One of us likes the simple things, the other, adventure. But for better or worse, we are dining partners for life! We aim to provide you 2 perspectives in our reviews. After all, there's no wrong way to eat a reese's; or a jalebi. -Plebe Epicure
Dmitry and Violin Sing with the Brandenburg
Back from a three year stint abroad, world-renowned musician and violinist, Dmitry Sinkovsky is in Sydney for one week only with the Brandenburg Orchestra. He both headlines and leads the orchestra through an engaging repertoire of musical surprises which, alone, is worth the price of a season's subscription. (Though you can get tickets without one).
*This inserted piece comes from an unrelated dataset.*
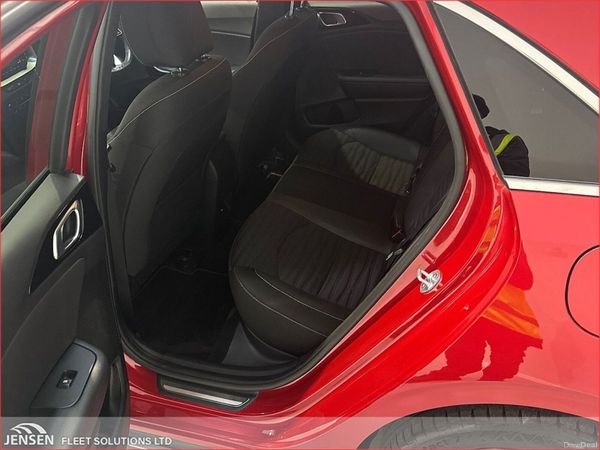 Kia Ceed 1.6 MHEV Diesel GT Line 383474751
This programme is Artistic Director Paul Dyer's most pleasurable – and educational – of the 2017 season. This is saying something, given the amazing performances we've enjoyed this year including the tumblers of Circa and the rebirth of the Messiah. Tonight, we experience a more classical array of baroque music where the acrobatic feats are those performed by the musicians themselves.
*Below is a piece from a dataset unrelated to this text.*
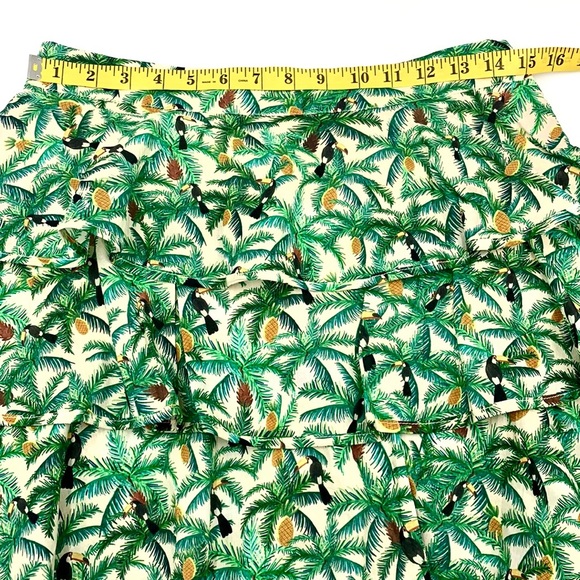 Farm Rio Mini Toucans Layered Mini Skirt Size Medium - Picture 10 of 14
The pre-concert talk with Dr. Maddox provides layers of depth that would be lost on the casual concertgoer. The violin was considered a solo instrument in mid-18th century musical composition, and Maddox's talk illuminates the subtle differences in style between the Italian and French concerto pieces that make up tonight's repertoire, providing a key to understanding the juxtaposition that Dyer is teaching us to discern in tonight's sets.
Dmitry Sinkovski & the Australian Brandenburg Orchestra
Needing no extra fanfare, the Brandenburg gets straight into the music, beginning with Jacques Aubert's Concerto for four Violins. It's a perfect start to the show as it's a blend of the Italianate and French styles and allows the audience to tune themselves to the instrument that features in tonight's performance. However, when Dmitry joins the stage for the second piece, Telemann's Concerto for Violin per Signor Pisendel, we were sure that this was the show stopper, and we could all go home. Telemann, an 18th Century composer, wrote this piece for the most talented European violinist of his day, so it seems fitting that it is Dmitry's re-introduction to the delighted Antipodean crowd.
But stay we did, and glad of it, as the program continued to surprise and impress. Dmitry treats his over 350 year old violin with the respect it deserves by taking it through a repertoire of bow-breaking pieces, including several of Vivaldi's brutal stunners. But Dmitry was un-phased and un-harried, at several points ending one solo only to drop his violin, conduct the orchestra, pluck the broken strands from his bow and tuck back into another.
At the end of the formal repertoire, we were surprised that such a great show hadn't brought the Sydney crowd to their feet. But the seasoned crowd knew more was in store. And more than a few attendees seated nearby confessed they'd seen him three years ago. Why had they returned? Well, Dmitry has certainly earned his reputation, and his nickname. But to find out what lays beyond the final curtain, dear reader, you must attend for yourself – if you can score a seat!
You have several chances to catch this performance in Sydney, Melbourne and Brisbane.